Please recast the lines of the records below as a Markdown table with the columns Row and Text, numbering each line and leaving out blank lines. Begin at the line that contains "Going from closest to farthest, arrange" and stop after the line that contains "by camera distance.".

**SOURCE MATERIAL**.
§ §

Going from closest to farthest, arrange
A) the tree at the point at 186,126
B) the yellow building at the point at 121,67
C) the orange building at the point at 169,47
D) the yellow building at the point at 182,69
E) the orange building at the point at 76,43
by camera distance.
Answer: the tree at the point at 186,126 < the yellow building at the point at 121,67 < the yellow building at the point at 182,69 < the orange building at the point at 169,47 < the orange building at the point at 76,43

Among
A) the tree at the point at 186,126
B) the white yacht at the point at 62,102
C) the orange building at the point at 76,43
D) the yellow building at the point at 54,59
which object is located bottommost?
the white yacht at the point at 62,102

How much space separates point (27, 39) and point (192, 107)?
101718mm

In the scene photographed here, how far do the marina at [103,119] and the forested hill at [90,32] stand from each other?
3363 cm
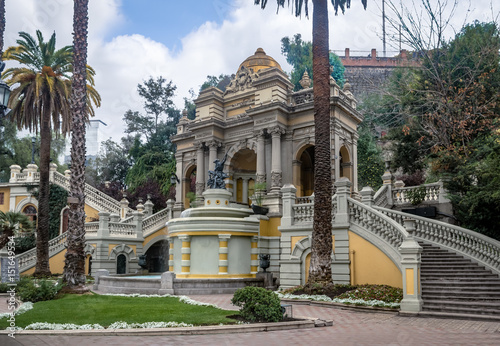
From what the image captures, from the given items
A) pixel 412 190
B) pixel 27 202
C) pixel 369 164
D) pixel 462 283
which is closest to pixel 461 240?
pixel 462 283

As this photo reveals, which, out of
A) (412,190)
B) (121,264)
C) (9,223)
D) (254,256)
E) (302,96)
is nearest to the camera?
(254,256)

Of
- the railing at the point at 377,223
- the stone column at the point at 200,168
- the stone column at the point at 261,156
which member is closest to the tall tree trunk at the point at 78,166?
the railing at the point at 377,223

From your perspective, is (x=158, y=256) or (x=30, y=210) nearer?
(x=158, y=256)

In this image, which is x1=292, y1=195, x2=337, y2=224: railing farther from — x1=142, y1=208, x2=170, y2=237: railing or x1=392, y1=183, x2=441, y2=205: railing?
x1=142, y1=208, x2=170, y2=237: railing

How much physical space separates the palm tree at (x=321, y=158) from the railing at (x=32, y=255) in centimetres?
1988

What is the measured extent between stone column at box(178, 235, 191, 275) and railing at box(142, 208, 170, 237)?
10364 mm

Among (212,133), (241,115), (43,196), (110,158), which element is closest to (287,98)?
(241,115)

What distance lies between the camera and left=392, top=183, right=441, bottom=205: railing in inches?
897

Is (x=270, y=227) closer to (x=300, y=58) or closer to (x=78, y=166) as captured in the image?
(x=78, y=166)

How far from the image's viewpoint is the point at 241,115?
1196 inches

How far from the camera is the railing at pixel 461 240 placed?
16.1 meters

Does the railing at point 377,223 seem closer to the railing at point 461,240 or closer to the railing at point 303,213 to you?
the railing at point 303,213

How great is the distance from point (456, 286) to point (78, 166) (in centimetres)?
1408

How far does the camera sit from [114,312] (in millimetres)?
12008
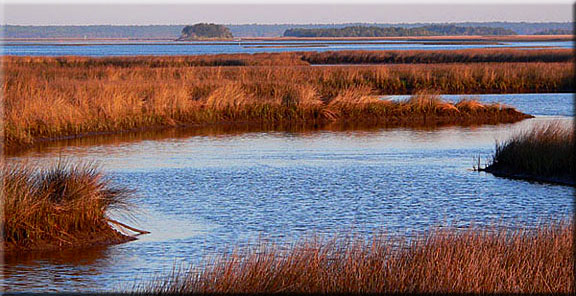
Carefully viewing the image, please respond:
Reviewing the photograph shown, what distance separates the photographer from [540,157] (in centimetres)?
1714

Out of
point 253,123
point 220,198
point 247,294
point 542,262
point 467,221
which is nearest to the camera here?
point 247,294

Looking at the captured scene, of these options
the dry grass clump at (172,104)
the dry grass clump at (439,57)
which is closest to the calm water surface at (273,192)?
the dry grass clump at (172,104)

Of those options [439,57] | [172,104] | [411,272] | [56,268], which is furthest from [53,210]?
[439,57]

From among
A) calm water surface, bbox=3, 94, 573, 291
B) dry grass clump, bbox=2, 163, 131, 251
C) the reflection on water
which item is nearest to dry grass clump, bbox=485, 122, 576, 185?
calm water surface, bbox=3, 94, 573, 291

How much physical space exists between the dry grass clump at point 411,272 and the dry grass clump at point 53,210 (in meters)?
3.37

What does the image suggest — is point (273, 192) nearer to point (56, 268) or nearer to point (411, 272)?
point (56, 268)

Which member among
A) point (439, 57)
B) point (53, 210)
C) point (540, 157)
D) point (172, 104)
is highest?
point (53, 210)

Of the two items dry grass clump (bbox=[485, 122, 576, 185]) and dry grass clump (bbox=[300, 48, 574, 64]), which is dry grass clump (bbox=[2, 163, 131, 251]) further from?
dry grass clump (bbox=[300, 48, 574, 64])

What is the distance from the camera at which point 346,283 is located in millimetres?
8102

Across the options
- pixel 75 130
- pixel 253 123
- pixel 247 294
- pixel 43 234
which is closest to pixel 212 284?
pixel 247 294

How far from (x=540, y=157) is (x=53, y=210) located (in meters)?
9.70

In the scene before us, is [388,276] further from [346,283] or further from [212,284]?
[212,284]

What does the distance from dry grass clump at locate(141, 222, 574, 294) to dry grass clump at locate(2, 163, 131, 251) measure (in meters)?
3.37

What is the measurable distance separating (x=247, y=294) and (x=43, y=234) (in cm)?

§ §

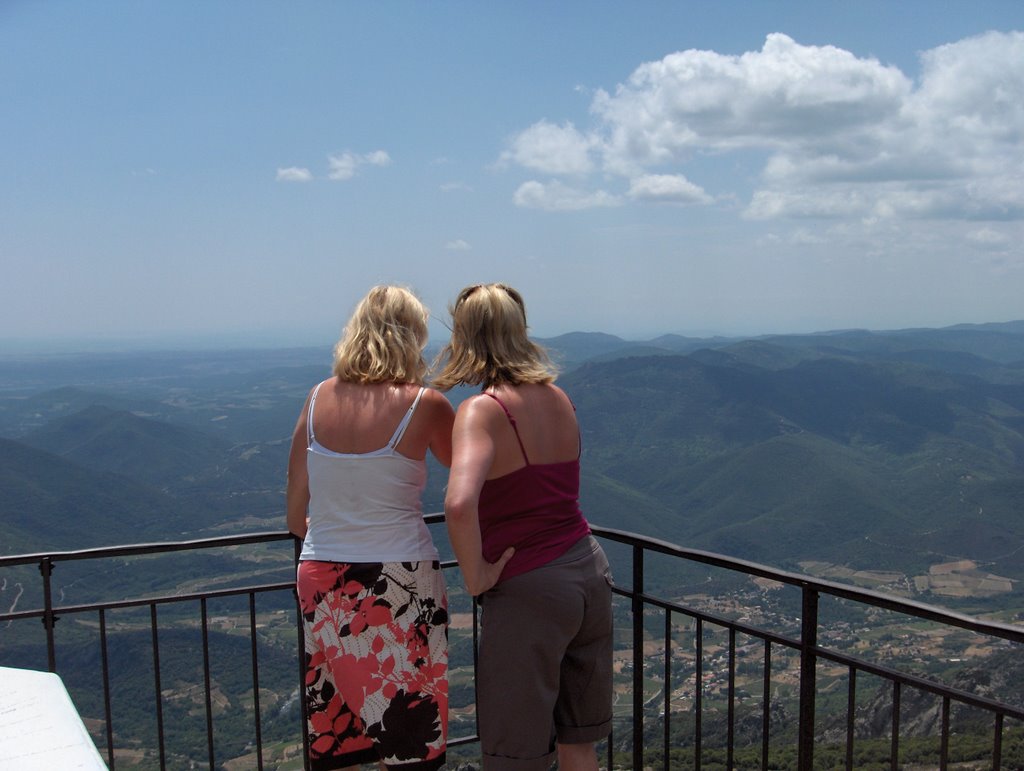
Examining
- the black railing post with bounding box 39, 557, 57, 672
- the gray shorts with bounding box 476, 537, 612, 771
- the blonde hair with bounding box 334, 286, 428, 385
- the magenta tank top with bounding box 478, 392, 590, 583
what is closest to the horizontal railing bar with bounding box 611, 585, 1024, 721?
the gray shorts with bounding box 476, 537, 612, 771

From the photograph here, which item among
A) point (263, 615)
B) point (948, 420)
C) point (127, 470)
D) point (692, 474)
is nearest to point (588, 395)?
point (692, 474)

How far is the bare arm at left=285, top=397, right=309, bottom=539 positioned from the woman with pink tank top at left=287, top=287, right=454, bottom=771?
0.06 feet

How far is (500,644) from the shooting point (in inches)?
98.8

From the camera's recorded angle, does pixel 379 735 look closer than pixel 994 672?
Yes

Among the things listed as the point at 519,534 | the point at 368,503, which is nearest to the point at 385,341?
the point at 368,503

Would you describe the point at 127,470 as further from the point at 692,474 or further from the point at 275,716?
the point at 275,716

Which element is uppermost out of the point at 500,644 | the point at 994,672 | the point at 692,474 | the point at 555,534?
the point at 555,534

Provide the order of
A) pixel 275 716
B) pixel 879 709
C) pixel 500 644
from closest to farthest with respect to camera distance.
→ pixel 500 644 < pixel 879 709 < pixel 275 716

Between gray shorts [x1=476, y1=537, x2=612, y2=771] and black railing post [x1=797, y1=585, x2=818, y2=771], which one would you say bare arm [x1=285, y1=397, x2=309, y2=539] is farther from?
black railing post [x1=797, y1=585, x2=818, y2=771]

§ §

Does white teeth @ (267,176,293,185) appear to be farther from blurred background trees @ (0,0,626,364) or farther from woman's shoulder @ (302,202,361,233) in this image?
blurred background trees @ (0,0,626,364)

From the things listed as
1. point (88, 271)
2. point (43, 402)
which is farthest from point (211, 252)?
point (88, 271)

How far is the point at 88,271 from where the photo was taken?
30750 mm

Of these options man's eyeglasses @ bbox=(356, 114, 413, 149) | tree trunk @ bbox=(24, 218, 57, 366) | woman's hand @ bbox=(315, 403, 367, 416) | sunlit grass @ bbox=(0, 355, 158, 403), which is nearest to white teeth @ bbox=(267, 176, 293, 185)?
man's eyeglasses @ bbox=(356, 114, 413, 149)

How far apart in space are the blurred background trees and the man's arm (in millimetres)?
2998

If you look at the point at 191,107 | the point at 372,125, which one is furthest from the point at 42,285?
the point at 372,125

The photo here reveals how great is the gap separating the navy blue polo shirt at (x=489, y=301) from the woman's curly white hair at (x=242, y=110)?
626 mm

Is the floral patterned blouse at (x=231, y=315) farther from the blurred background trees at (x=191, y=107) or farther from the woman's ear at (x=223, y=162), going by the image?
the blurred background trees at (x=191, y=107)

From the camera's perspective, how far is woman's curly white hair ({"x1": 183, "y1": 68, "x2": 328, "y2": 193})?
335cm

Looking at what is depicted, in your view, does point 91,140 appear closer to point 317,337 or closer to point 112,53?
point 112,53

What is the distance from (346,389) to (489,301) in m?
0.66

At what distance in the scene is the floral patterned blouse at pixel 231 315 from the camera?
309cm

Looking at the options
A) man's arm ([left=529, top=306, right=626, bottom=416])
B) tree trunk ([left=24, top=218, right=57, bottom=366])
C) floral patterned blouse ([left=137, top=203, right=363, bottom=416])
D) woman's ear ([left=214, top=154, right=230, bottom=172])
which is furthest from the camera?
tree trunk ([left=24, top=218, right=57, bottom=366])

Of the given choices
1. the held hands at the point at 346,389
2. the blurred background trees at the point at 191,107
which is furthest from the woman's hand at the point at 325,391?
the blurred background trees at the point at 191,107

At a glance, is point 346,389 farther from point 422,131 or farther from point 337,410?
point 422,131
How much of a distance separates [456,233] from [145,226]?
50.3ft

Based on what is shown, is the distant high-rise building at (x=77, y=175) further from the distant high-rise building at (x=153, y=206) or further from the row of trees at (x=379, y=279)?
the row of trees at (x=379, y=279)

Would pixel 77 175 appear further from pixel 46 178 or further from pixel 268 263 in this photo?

§ §

**SOLUTION BELOW**.
| Row | Text |
|---|---|
| 1 | Going from closest to farthest, arrange |
| 2 | A) the tree at the point at 186,126 |
| 3 | B) the yellow building at the point at 121,67 |
| 4 | C) the orange building at the point at 169,47 |
| 5 | D) the yellow building at the point at 182,69 |
| 6 | E) the orange building at the point at 76,43 |
| 7 | by camera distance. |